-- Required work --
Copy the GPCERF package page below word for word from "Installation" to "library(GPCERF)".

--- Page ---

MyNixOS website logo
Description

Gaussian Processes for Estimating Causal Exposure Response Curves.

Provides a non-parametric Bayesian framework based on Gaussian process priors for estimating causal effects of a continuous exposure and detecting change points in the causal exposure response curves using observational data. Ren, B., Wu, X., Braun, D., Pillai, N., & Dominici, F.(2021). "Bayesian modeling for exposure response curve via gaussian processes: Causal effects of exposure to air pollution on health outcomes." arXiv preprint <doi:10.48550/arXiv.2105.03454>.

Cover Image

CRAN Package Version JOSS Status R-CMD-check status Codecov CRAN RStudio Mirror Downloads

Gaussian processes for the estimation of causal exposure-response curves (GP-CERF)

Summary

Gaussian Process (GP) and nearest neighbor Gaussian Process (nnGP) approaches for nonparametric modeling.

Installation

library("devtools")
install_github("NSAPH-Software/GPCERF", ref="develop")
library("GPCERF")

Usage

Note: The following examples will also need installing ranger R package.

GP

library(GPCERF)
set.seed(781)
sim_data <- generate_synthetic_data(sample_size = 500, gps_spec = 1)

n_core <- 1

m_xgboost <- function(nthread = n_core, ...) {
  SuperLearner::SL.xgboost(nthread = nthread, ...)

--- Record extracts ---

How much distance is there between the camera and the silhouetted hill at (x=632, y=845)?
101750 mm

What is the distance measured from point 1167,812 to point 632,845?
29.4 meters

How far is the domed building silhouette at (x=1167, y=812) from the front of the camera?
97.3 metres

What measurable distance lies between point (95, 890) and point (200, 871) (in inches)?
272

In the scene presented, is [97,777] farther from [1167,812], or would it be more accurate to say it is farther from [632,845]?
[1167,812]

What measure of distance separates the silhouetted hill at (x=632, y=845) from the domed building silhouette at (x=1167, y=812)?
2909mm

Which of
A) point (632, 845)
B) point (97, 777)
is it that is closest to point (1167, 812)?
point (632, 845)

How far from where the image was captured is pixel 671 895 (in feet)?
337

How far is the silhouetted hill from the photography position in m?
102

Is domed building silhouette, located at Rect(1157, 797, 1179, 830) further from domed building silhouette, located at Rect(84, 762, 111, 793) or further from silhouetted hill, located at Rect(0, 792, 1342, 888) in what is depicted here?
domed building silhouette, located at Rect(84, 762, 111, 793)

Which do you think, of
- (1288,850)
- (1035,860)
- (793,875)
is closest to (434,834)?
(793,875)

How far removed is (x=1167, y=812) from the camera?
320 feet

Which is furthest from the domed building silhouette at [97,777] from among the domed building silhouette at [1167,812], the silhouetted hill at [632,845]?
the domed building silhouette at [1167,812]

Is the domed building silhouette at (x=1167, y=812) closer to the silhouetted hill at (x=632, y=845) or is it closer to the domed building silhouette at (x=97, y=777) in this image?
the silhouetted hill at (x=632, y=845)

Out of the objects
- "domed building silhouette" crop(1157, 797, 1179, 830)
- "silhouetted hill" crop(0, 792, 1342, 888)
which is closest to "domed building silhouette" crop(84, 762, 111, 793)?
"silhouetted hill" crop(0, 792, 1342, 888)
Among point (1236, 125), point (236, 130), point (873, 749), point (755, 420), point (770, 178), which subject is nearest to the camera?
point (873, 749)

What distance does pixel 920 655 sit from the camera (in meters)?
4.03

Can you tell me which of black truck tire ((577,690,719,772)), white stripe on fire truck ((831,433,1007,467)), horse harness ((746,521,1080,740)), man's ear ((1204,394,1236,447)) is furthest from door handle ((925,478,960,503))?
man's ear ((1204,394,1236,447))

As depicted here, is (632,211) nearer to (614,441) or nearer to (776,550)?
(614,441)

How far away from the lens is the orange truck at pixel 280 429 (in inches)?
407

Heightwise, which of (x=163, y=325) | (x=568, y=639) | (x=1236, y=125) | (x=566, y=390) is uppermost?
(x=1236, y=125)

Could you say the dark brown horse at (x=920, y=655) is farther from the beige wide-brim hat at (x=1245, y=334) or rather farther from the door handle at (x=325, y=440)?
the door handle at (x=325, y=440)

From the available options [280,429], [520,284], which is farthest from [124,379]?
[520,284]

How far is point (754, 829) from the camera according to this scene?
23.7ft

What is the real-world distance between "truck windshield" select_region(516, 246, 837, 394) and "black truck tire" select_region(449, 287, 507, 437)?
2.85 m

---

-- Exercise result --
Installation

library("devtools")
install_github("NSAPH-Software/GPCERF", ref="develop")
library("GPCERF")

Usage

Note: The following examples will also need installing ranger R package.

GP

library(GPCERF)